Meet Louise and Merik, mother and son whose loving time spent together has empowered Merik to overcome his condition of epilepsy as he grows.
Louise (Merik's mother), what’s a day in your life as a carer?
Louise: "As far as epilepsy goes, there’s not much really, because he has not really had that many seizures. The only thing I have to watch out for is the summer heat. Heat is a trigger - and also if they get tired. That’s the only real adjustment to my life."
What type of epilepsy does Merik have?
Louise: I have a baby monitor in Merik's room because he has Rolandic Benign Focal Childhood Epilepsy; that means it’s childhood epilepsy, but he only has seizures at night time.
And Merik, how would you describe a day in your life?
Merik: "At first, it was not very nice because I could not do as much. And with sleeping, you don't feel as safe because there's a chance to have a seizure - which isn’t the best thing to think about."
Louise: "When you first had it, it was quite scary wasn’t it? The first few weeks after…"
Merik: "I didn’t wanna go to bed.
But it’s not as bad as it used to be. When I first discovered I had epilepsy, I couldn’t do as much. I couldn’t see 3-D movies, and I couldn’t go in the heat as much.
Now, since I’ve lost [the seizures] a little bit more, I think it hasn’t affected much of my life - maybe a little bit."
Louise: "In the summer…"
Merik: "Yeah, [the heat's] the only thing that affects me now."
Louise, what’s the most fulfilling aspect of your role?
Louise: "Learning about the condition and being a bit more informed. Also, obviously being more vigilant and observant with your child than how you’d usually be.
Having a lot of hospital appointments meant spending a lot of one on one time with Merik. Maybe not in the most positive environment, but it was time we spent together."
What are some common misconceptions about epilepsy?
Louise: "That’s it’s a disability. It’s not.
With Merik’s epilepsy, it’s one that he’ll grow out of. In many cases, children grow out of it. But he’s coming up to puberty. He’s 11, so sometimes it can kick back up again: hormones can be a bit of a trigger for us."
Merik: "People generally think it’s serious at day. At my old school, they always thought I’d have one in the day so they were always a bit more wary… so yeah, they thought the seizures could happen all the time."
From your understanding, what would a greater community understanding about epilepsy achieve?
Louise: "It will get rid of some of the stigma attached to epilepsy.

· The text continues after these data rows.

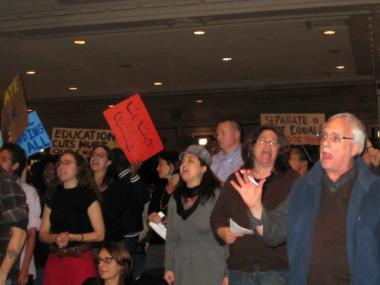 Dozens of parents spoke in opposition of the school moves and closures voted on Wednesday night.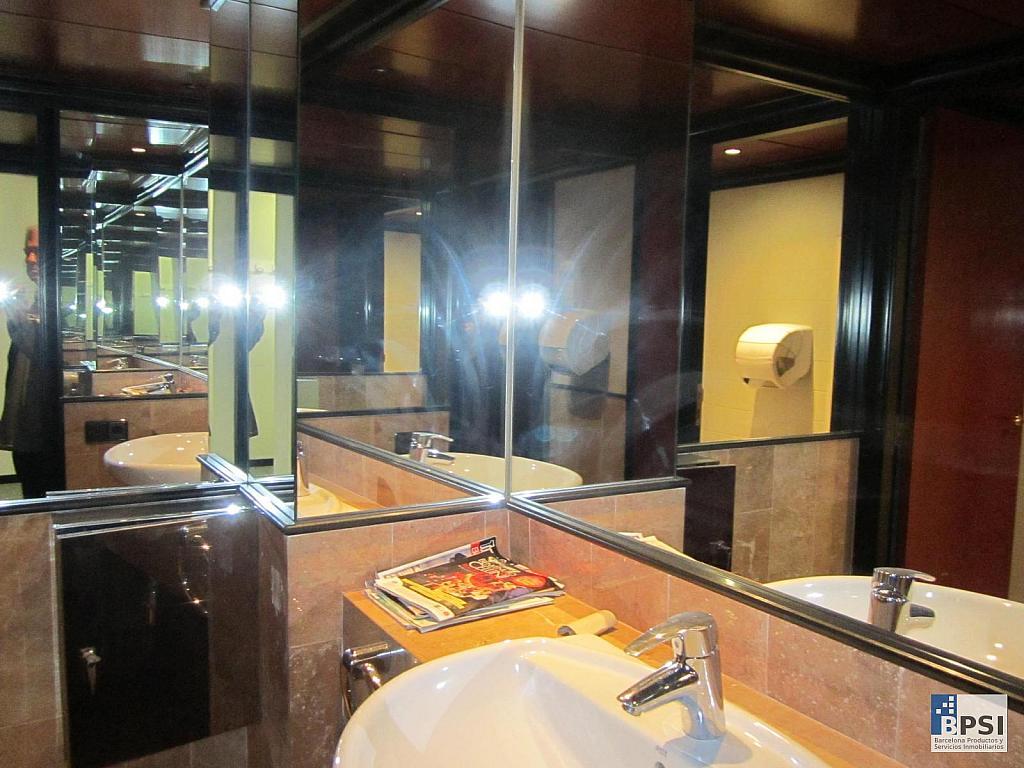Oficina en alquiler en Eixample dreta en Barcelona - 288374946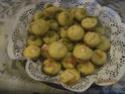 petits cakes aux thon & crevettes, Coti__14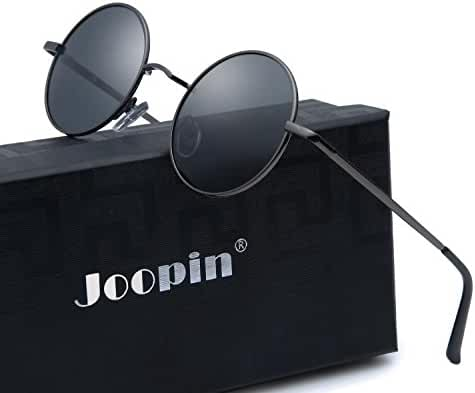 Joopin-Round Retro Polaroid Sunglasses Driving Polarized Glasses Men Steampunk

I remember as a child having a friend [living with epilepsy], and people treated her as if it was contagious. In those days, not many people were educated about it. I think these days people are a bit more educated."
How important do you feel Epilepsy WA is in helping people living with epilepsy?

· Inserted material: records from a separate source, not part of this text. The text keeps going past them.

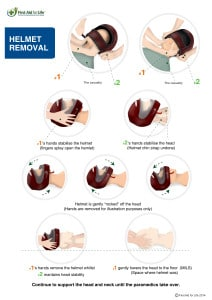 helmet removal First Aid for Life when and how to remove a motorcycle helmet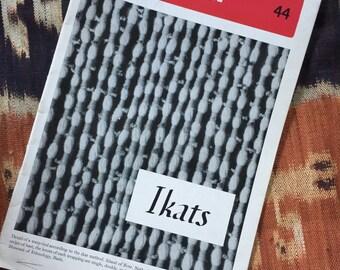 Vintage Ikat Booklet, 1942, Ciba Review, Dyes, Origin of Technique,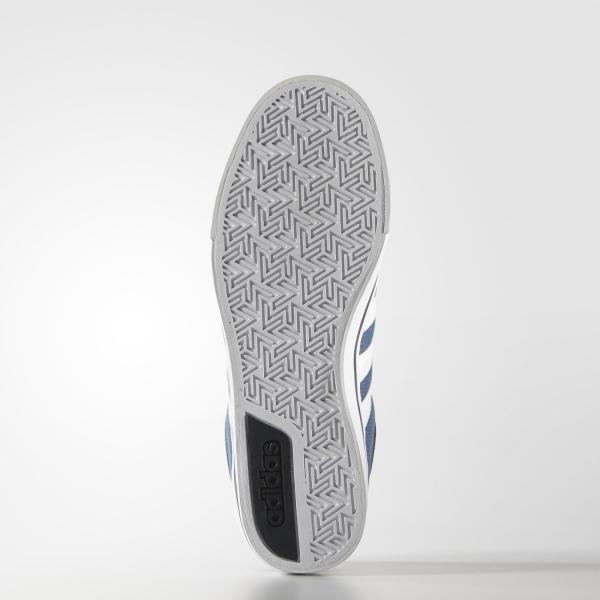 アディダス(adidas) ネオパーク STミッド(NEOPARK ST MID) F99245(Men's)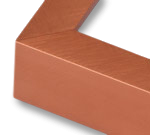 Copper Aluminum Metal Frame
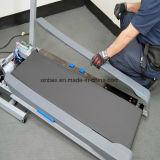 Life Fitness Esteira Comercial /Academia/academia/executando o cinto de segurança com 60cm de largura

Louise: "Spreading knowledge. Getting the education out there. These days, there’s a lot more awareness about it because of organisations like [Epilepsy WA]."

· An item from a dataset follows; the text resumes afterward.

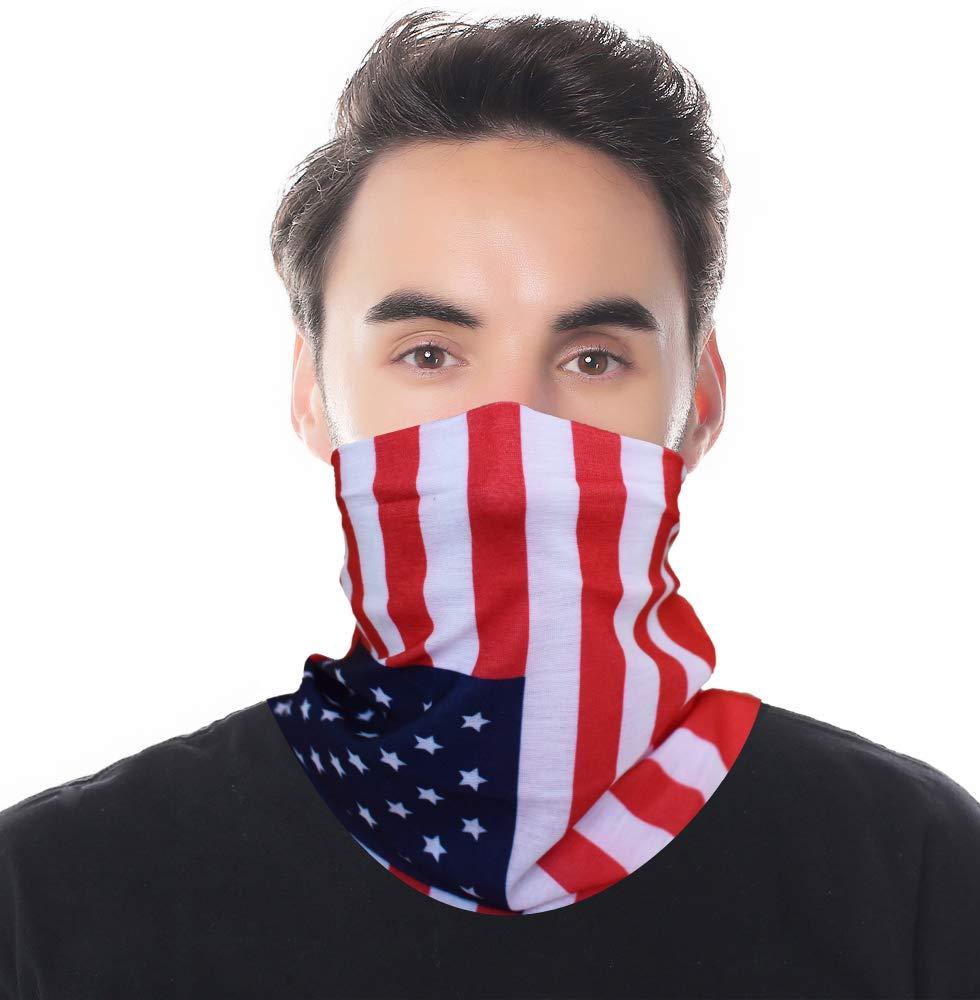American Flag Headwearバンダナヘッドバンド – ラップスカーフUV万能フェイスマスク軽量スポーツ&カジュアルアウトドア登山キャンプハイキング  11 B0771P1QNT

What has your experience of an Epilepsy WA support group been like?
Louise: "We have [attended one] via email. The support group has been helpful because when Merik first got diagnosed, Epilepsy WA gave us some help. I was considering getting a movement sensor for Merik: a pad that we would put on the bed to let us know if Merik was having a seizure. They were very helpful with that.
I think we were also going to go to a camp, but we ended up not going…There’s a lot of activities if you want to participate."
Finally, how would Purple Laces Month benefit you?
Merik: "It’d make me feel better!"
Louise: "Yeah, it makes you feel better that there’s something there to support us."